REPUBLIKA.CO.ID, JAKARTA -- Rasulullah SAW dilahirkan di tengah keluarga Bani Hasyim di Makkah pada Senin pagi, tanggal 9 Rabiul Awwal, awal tahun dari peristiwa gajah. Hari itu juga bertepatan dengan empat puluh tahun setelah kekuasaan Kisra Anusyirwan.
Sedangkan berdasarkan tanggalan Masehi, Nabi Muhammad SAW lahir pada 20 atau 22 bulan April tahun 571 M, menurut penelitian yang dilakukan oleh ulama Muhammad Sulaiman Al-Manshurfuri dan peneliti astronomi Mahmud Basya.
Dalam kitab Sirah Nabawiyah karya Syaikh Shafiyyurrahman al-Mubarakfuri dijelaskan Ibnu Sa'd meriwayatkan bahwa ibu Rasulullah berkata, "Setelah bayiku keluar, aku melihat ada cahaya yang keluar dari kemaluanku, menyinari istana-istana di Syam."
Selain Ibnu Sa'd, Ahmad juga mengeluarkan riwayat serupa dari jalur Al-Arbadh bin Sariyah.
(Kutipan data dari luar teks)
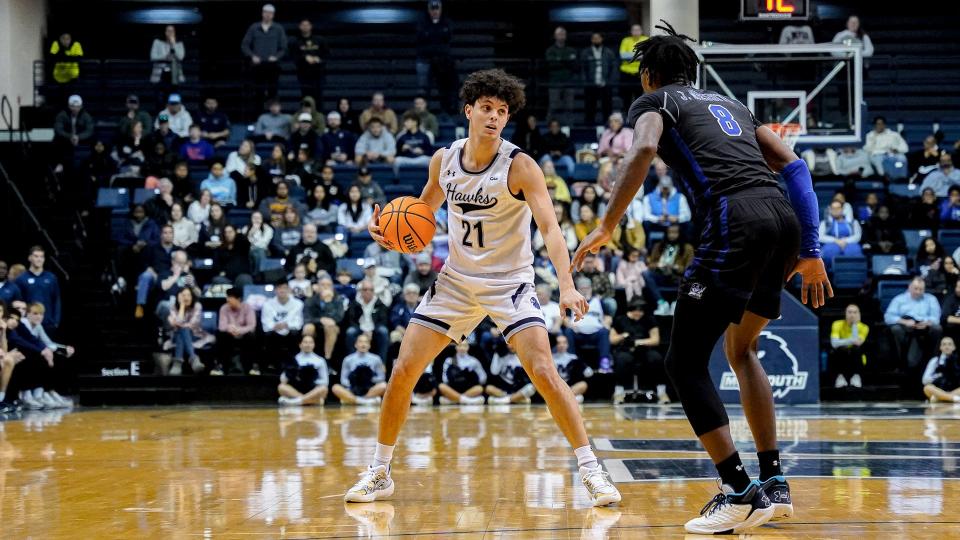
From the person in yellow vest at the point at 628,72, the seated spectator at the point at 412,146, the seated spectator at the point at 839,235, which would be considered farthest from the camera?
the person in yellow vest at the point at 628,72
Tak hanya itu, ada pula riwayat yang menyebut soal beberapa bukti pendukung kerasulan Nabi Muhammad SAW, yaitu berupa peristiwa besar yang bertepatan dengan waktu kelahiran beliau SAW.
Pertama, runtuhnya sepuluh balkon istana Kisra. Kedua ialah padamnya api yang biasa disembah orang-orang Majusi. Dan ketiga, runtuhnya beberapa gereja di sekitar Buhairah setelah ambrol ke tanah.
Setelah ibu Nabi Muhammad, Aminah binti Wahb, melahirkan kemudian dia mengirim utusan ke tempat kakeknya, Abdul Muthalib, untuk menyampaikan kabar gembira tentang kelahiran cucunya. Maka, Abdul Muththalib datang dengan perasaan suka cita dan bersyukur.
Abdul Muthalib kemudian menamainya dengan Muhammad. Nama ini belum pernah dikenal di kalangan Arab. Nabi SAW, pada hari ketujuh setelah lahir, dikhitan sebagaimana yang biasa dilakukan orang-orang Arab.